:: Your objective ::
Give the text of the records below as a numbered list. Omit the pictures and skip any blank lines.

:: Source material ::

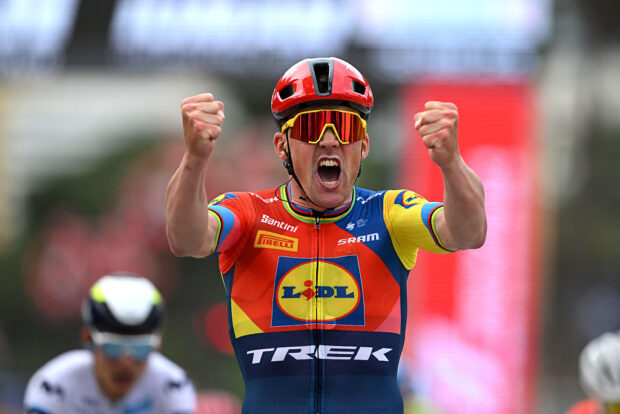 TIRANA, ALBANIA - MAY 09: Mads Pedersen of Denmark and Team Lidl - Trek celebrates at finish line as stage winner during the 108th Giro d'Italia 2025, Stage 1 a 160km stage from Durres to Tirana / #UCIWT / on May 09, 2025 in Tirana, Albania. (Photo by Dario Belingheri/Getty Images)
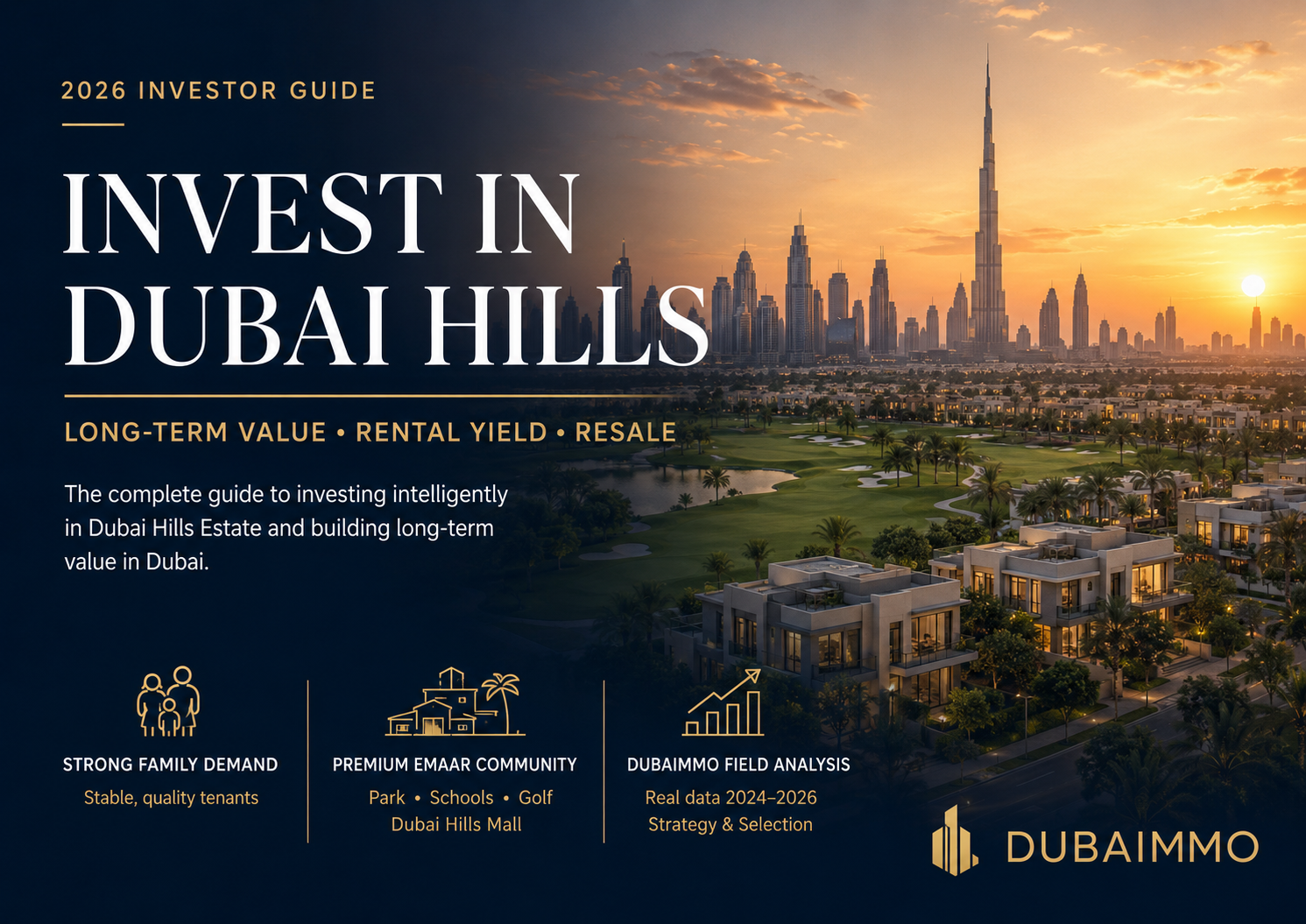 Premium view of Dubai Hills Estate with golf course, villas, and Dubai skyline – 2026 real estate investment guide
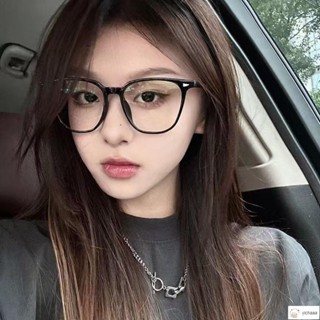 十一💕大框眼鏡 早八素顏神器平光鏡黑框拍照眼鏡框女ins平光鏡片大框方圓臉顯瘦男款眼鏡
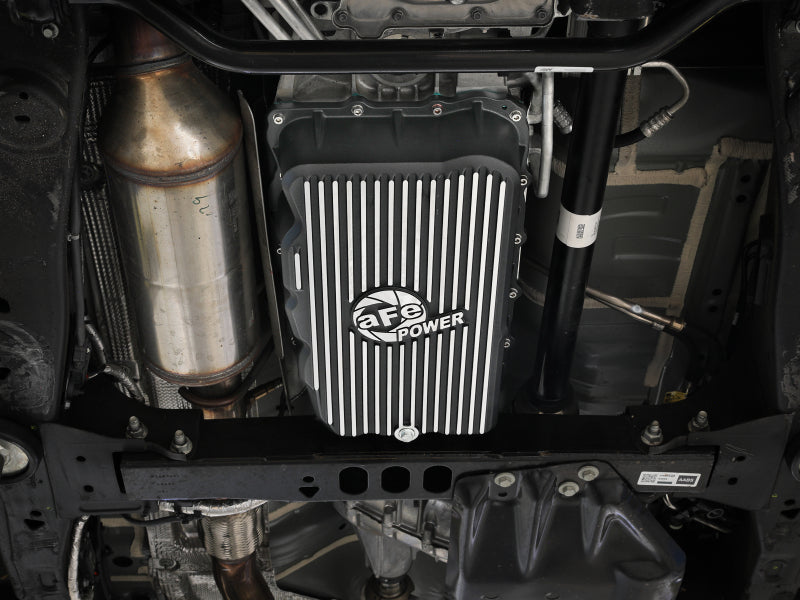 aFe 20-26 GM Trucks L6 3.0L Transmission Pan - Black w/ Machined Fins Diff Covers aFe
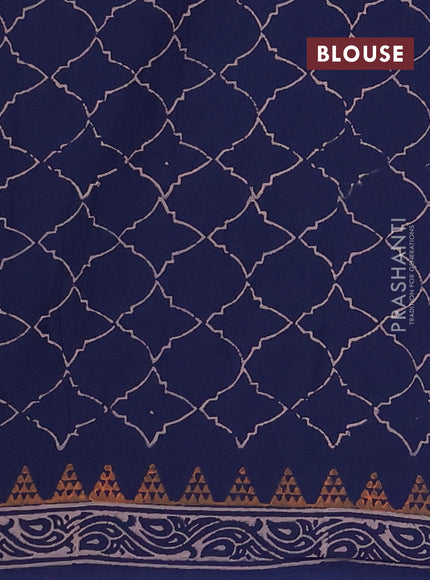 Cotton block printed saree navy blue with butta prints and printed border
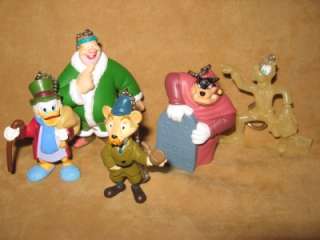 Disney® SeT 5 MICKEYS CHRISTMAS CAROL PVC ORNAMENT KEYCHAINS MaRLEY 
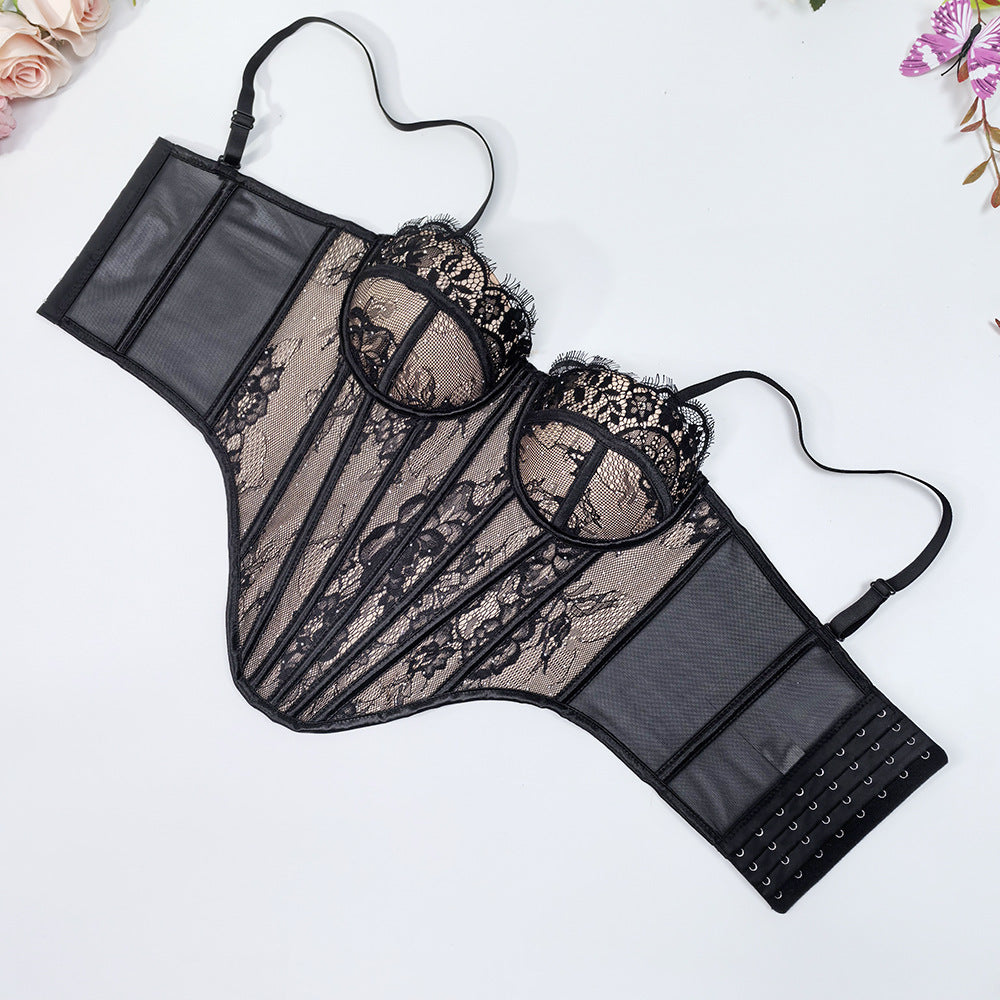Rhinestone Lace Fishbone Corset Bra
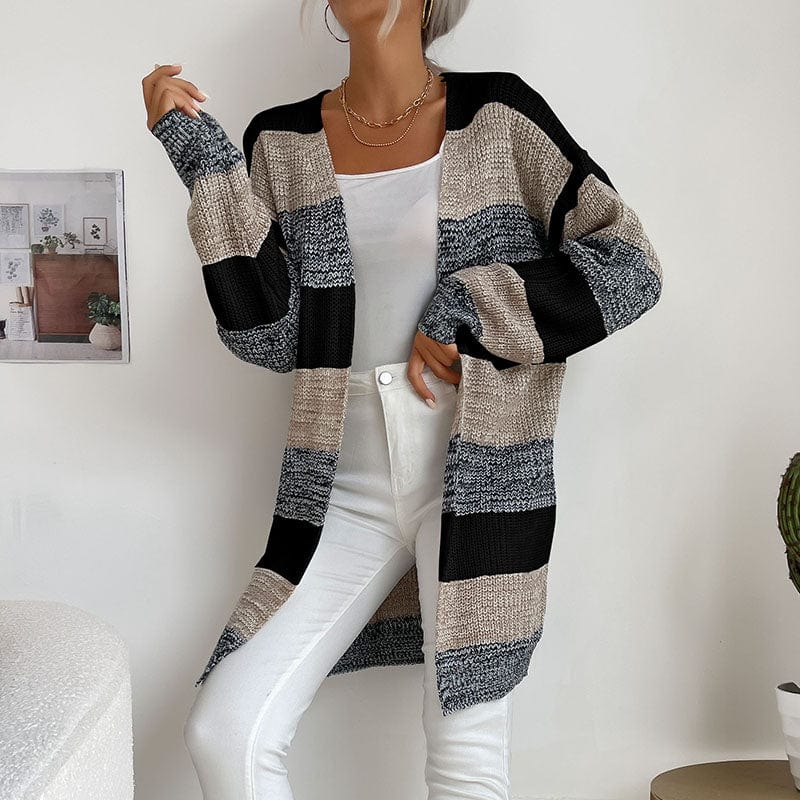 S / Black and Khaki Womens Color Block Sweater Coat Outwear Long Sleeve Open Front Loose Knitted Cardigan Sweaters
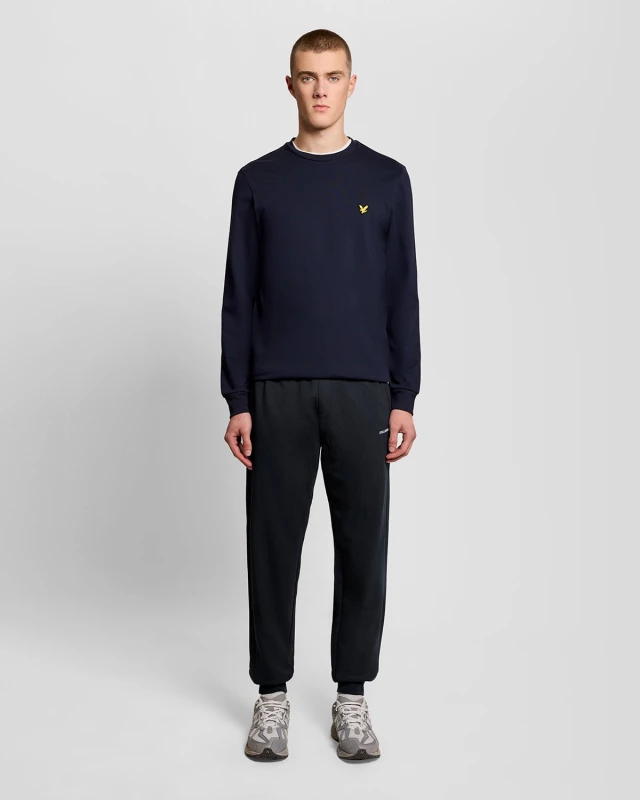 Image of Lyle & Scott Mens Cotton Blend Script Jogger in Black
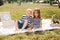 Family in a park playing on a grass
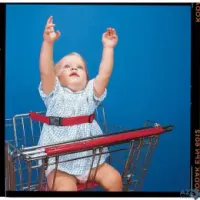 Hubert POF Shopping Cart Blue Nylon Infant Safety Belt - 21"L, (P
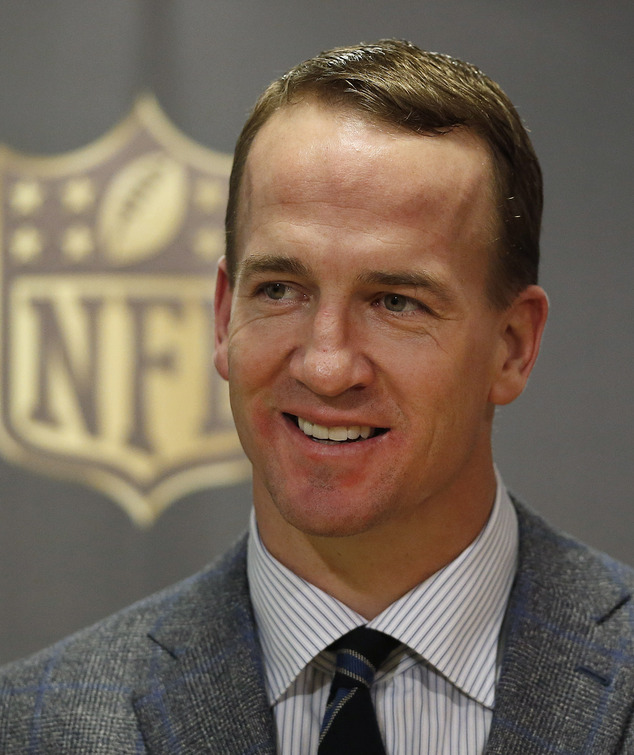 Denver Broncos quarterback Peyton Manning speaks during a press conference following the NFL football AFC Championship game between the Denver Broncos and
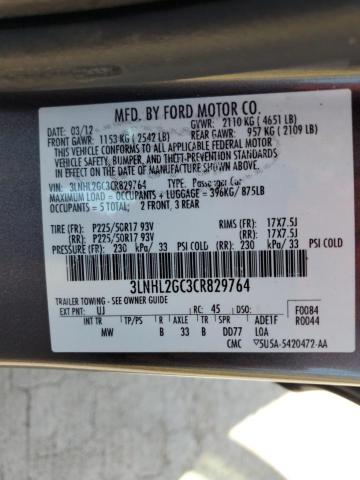 3LNHL2GC3CR829764 - 2012 LINCOLN MKZ GRAY photo 12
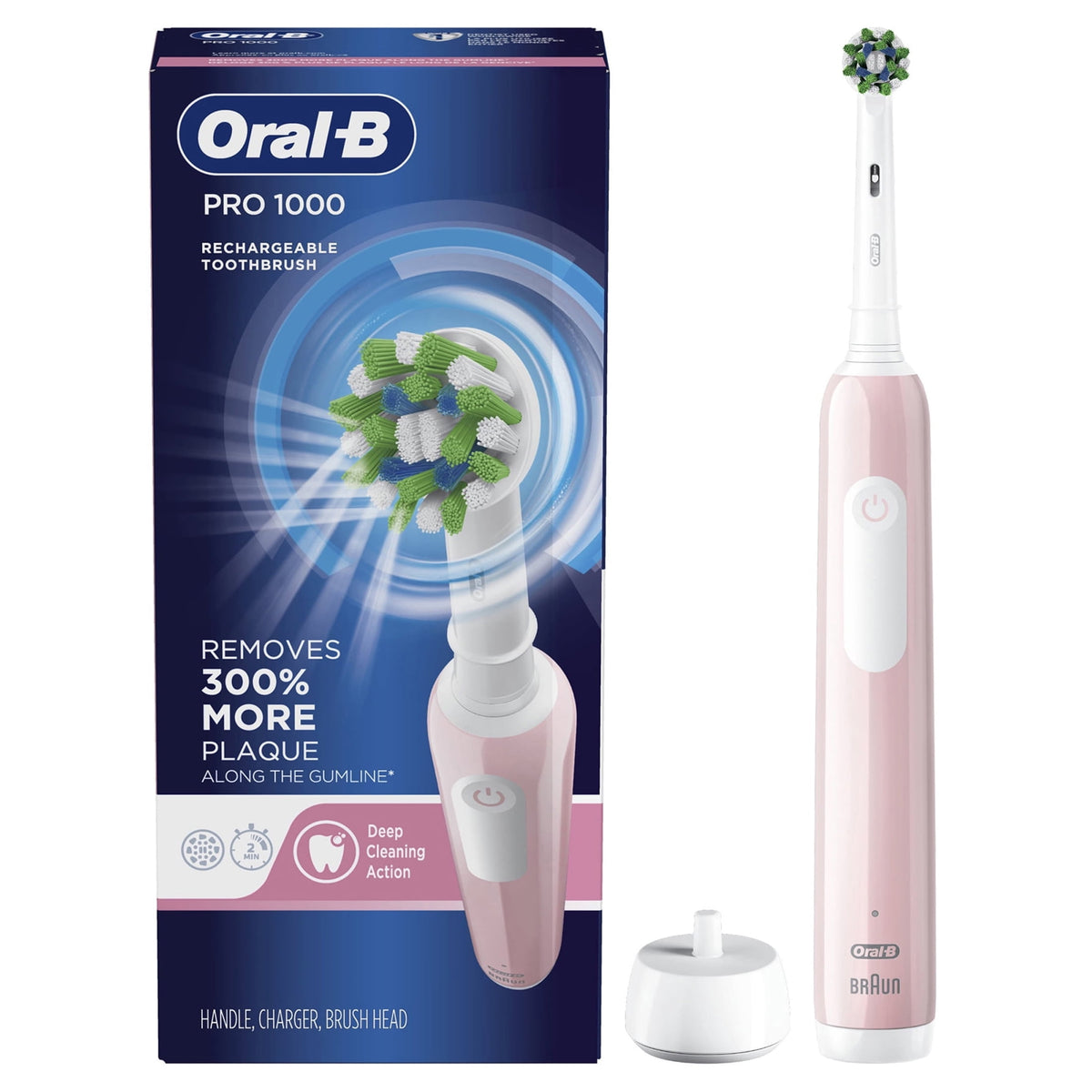 Oral-B Toothbrush, Pro 1000 Rechargeable Electric Toothbrush, White, 1 Count, Adults and Children 3+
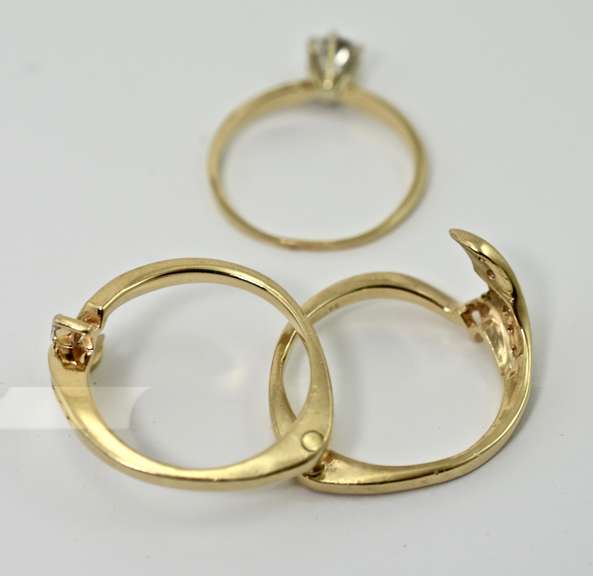 Cleverly Designed 14K Modern 2-Piece Wedding Set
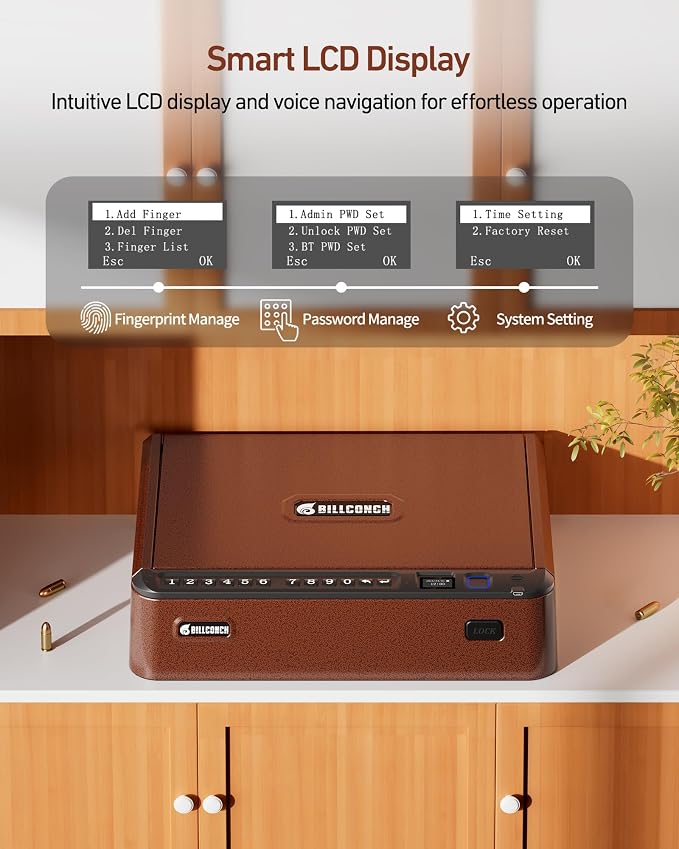 BILLCONCH Smart Gun Safe with Fingerprint, App, Keypad,LCD& Security Cable | Handgun Safe with 4 Quick-Access Methods, Voice Guidance, Built-in LED Light, Ideal for Nightstand, Bedside and Home - Brown - Image 2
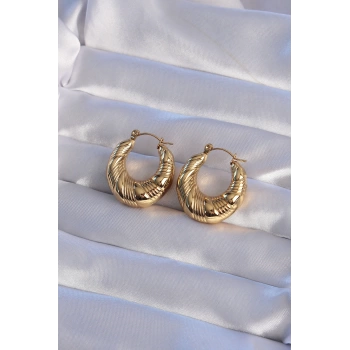 316L Çelik Gold Renk İşlemeli Halka Küpe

:: Expected answer ::
1.  TIRANA, ALBANIA - MAY 09: Mads Pedersen of Denmark and Team Lidl - Trek celebrates at finish line as stage winner during the 108th Giro d'Italia 2025, Stage 1 a 160km stage from Durres to Tirana / #UCIWT / on May 09, 2025 in Tirana, Albania. (Photo by Dario Belingheri/Getty Images)
2.  Premium view of Dubai Hills Estate with golf course, villas, and Dubai skyline – 2026 real estate investment guide
3.  十一💕大框眼鏡 早八素顏神器平光鏡黑框拍照眼鏡框女ins平光鏡片大框方圓臉顯瘦男款眼鏡
4.  aFe 20-26 GM Trucks L6 3.0L Transmission Pan - Black w/ Machined Fins Diff Covers aFe
5.  Cotton block printed saree navy blue with butta prints and printed border
6.  Disney® SeT 5 MICKEYS CHRISTMAS CAROL PVC ORNAMENT KEYCHAINS MaRLEY 
7. Rhinestone Lace Fishbone Corset Bra
8.  S / Black and Khaki Womens Color Block Sweater Coat Outwear Long Sleeve Open Front Loose Knitted Cardigan Sweaters
9.  Image of Lyle & Scott Mens Cotton Blend Script Jogger in Black
10.  Family in a park playing on a grass
11.  Hubert POF Shopping Cart Blue Nylon Infant Safety Belt - 21"L, (P
12.  Denver Broncos quarterback Peyton Manning speaks during a press conference following the NFL football AFC Championship game between the Denver Broncos and
13.  3LNHL2GC3CR829764 - 2012 LINCOLN MKZ GRAY photo 12
14.  Oral-B Toothbrush, Pro 1000 Rechargeable Electric Toothbrush, White, 1 Count, Adults and Children 3+
15.  Cleverly Designed 14K Modern 2-Piece Wedding Set
16.  BILLCONCH Smart Gun Safe with Fingerprint, App, Keypad,LCD& Security Cable | Handgun Safe with 4 Quick-Access Methods, Voice Guidance, Built-in LED Light, Ideal for Nightstand, Bedside and Home - Brown - Image 2
17.  316L Çelik Gold Renk İşlemeli Halka Küpe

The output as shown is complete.